*What you are asked to do:*
Write out every entry exactly as it stands.

Extracted records
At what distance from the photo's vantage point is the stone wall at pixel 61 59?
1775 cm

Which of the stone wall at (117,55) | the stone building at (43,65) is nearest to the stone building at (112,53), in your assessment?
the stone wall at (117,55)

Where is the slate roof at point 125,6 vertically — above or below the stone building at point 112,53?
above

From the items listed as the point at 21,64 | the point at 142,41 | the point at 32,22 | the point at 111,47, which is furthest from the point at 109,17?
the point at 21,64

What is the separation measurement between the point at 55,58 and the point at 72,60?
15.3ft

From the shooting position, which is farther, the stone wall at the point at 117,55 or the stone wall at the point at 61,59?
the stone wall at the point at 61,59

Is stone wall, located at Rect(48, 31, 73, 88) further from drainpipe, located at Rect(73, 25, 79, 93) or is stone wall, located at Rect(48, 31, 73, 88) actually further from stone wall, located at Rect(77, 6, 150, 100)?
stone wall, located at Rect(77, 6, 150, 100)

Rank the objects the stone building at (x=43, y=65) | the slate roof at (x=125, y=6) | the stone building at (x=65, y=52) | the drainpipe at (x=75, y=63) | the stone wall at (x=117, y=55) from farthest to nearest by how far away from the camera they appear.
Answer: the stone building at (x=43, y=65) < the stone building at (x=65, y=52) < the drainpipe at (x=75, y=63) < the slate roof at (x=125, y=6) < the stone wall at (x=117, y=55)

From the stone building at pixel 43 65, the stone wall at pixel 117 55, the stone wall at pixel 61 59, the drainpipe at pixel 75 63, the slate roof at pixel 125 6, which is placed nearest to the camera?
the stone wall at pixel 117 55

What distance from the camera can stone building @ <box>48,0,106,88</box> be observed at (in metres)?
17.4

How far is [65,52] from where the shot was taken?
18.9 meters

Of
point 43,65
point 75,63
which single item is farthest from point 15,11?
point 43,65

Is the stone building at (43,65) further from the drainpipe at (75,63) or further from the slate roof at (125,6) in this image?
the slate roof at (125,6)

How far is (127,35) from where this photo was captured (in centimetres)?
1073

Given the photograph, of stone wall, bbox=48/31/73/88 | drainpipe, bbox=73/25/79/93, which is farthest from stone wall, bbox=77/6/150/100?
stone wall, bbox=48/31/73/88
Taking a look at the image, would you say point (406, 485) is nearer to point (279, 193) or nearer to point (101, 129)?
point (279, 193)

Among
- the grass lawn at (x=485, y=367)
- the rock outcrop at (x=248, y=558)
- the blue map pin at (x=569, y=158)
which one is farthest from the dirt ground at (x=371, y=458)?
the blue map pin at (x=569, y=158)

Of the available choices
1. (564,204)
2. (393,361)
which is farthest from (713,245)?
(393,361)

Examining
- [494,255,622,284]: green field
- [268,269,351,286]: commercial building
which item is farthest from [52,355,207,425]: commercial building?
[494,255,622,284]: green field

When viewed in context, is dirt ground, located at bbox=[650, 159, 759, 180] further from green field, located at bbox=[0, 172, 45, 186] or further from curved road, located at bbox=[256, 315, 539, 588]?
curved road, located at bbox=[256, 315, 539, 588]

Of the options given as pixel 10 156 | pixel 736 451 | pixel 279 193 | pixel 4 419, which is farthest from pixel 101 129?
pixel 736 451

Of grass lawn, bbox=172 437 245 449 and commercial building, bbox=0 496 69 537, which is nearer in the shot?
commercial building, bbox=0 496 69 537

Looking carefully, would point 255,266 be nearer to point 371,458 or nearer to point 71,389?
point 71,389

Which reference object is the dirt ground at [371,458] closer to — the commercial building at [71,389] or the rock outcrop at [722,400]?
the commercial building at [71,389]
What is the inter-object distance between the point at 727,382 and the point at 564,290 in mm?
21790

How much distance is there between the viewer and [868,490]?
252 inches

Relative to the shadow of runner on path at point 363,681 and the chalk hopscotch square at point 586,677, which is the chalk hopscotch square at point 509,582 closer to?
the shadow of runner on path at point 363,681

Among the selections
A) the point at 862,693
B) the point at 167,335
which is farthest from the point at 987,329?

*Answer for the task:*
At what distance from the photo's vantage point is the stone wall at pixel 61 59?
1775 cm

Which of the stone wall at (117,55) | the stone building at (43,65) is nearest to the stone building at (112,53), in your assessment?
the stone wall at (117,55)

Where is the slate roof at point 125,6 vertically — above or below the stone building at point 112,53?
above

From the items listed as the point at 21,64 | the point at 142,41 | the point at 32,22 | the point at 111,47, which is furthest from the point at 109,17?
the point at 21,64

What is the separation measurement between the point at 55,58 and the point at 72,60?
15.3ft

From the shooting position, which is farther, the stone wall at the point at 117,55 or the stone wall at the point at 61,59?
the stone wall at the point at 61,59

Is stone wall, located at Rect(48, 31, 73, 88) further from drainpipe, located at Rect(73, 25, 79, 93) or is stone wall, located at Rect(48, 31, 73, 88) actually further from stone wall, located at Rect(77, 6, 150, 100)?
stone wall, located at Rect(77, 6, 150, 100)

Rank the objects the stone building at (x=43, y=65) | the slate roof at (x=125, y=6) | the stone building at (x=65, y=52) | the drainpipe at (x=75, y=63) | the stone wall at (x=117, y=55) from farthest to nearest by how far away from the camera they appear.
Answer: the stone building at (x=43, y=65) < the stone building at (x=65, y=52) < the drainpipe at (x=75, y=63) < the slate roof at (x=125, y=6) < the stone wall at (x=117, y=55)

From the stone building at pixel 43 65, the stone wall at pixel 117 55, the stone wall at pixel 61 59, the drainpipe at pixel 75 63, the slate roof at pixel 125 6, which is placed nearest to the camera?
the stone wall at pixel 117 55

What distance from the camera can stone building @ <box>48,0,106,88</box> be observed at (in metres)?
17.4

How far is [65,52] from where the shot was taken?
18.9 meters

Of
point 43,65
point 75,63
which single item is farthest from point 15,11?
point 43,65

Is the stone building at (43,65) further from the drainpipe at (75,63) or further from the slate roof at (125,6) in this image?
the slate roof at (125,6)

How far is (127,35) from where this photo was captured (in centimetres)?
1073

Given the photograph, of stone wall, bbox=48/31/73/88 | drainpipe, bbox=73/25/79/93, which is farthest from stone wall, bbox=77/6/150/100?
stone wall, bbox=48/31/73/88
Taking a look at the image, would you say point (406, 485) is nearer to point (279, 193) or nearer to point (101, 129)?
point (279, 193)

Among
- the grass lawn at (x=485, y=367)
- the rock outcrop at (x=248, y=558)
- the blue map pin at (x=569, y=158)
which one is farthest from the dirt ground at (x=371, y=458)?
the blue map pin at (x=569, y=158)

Of the available choices
1. (564,204)
2. (393,361)
which is farthest from (713,245)?
(393,361)

Examining
- [494,255,622,284]: green field
- [268,269,351,286]: commercial building
which item is farthest from [52,355,207,425]: commercial building?
[494,255,622,284]: green field

When viewed in context, is dirt ground, located at bbox=[650, 159, 759, 180] further from green field, located at bbox=[0, 172, 45, 186] or further from curved road, located at bbox=[256, 315, 539, 588]?
curved road, located at bbox=[256, 315, 539, 588]

Of the options given as pixel 10 156 | pixel 736 451 | pixel 279 193 | pixel 4 419, which is farthest from pixel 101 129?
pixel 736 451

Of grass lawn, bbox=172 437 245 449 and commercial building, bbox=0 496 69 537, which is nearer in the shot?
commercial building, bbox=0 496 69 537

Looking carefully, would point 255,266 be nearer to point 371,458 or nearer to point 71,389?
point 71,389

Which reference object is the dirt ground at [371,458] closer to — the commercial building at [71,389] or the rock outcrop at [722,400]?
the commercial building at [71,389]
What is the inter-object distance between the point at 727,382 and the point at 564,290 in mm?
21790

How much distance is there between the viewer and [868,490]?
252 inches

Relative to the shadow of runner on path at point 363,681 and the chalk hopscotch square at point 586,677, which is the chalk hopscotch square at point 509,582 closer to?
the shadow of runner on path at point 363,681

Among the selections
A) the point at 862,693
B) the point at 167,335
which is farthest from the point at 987,329?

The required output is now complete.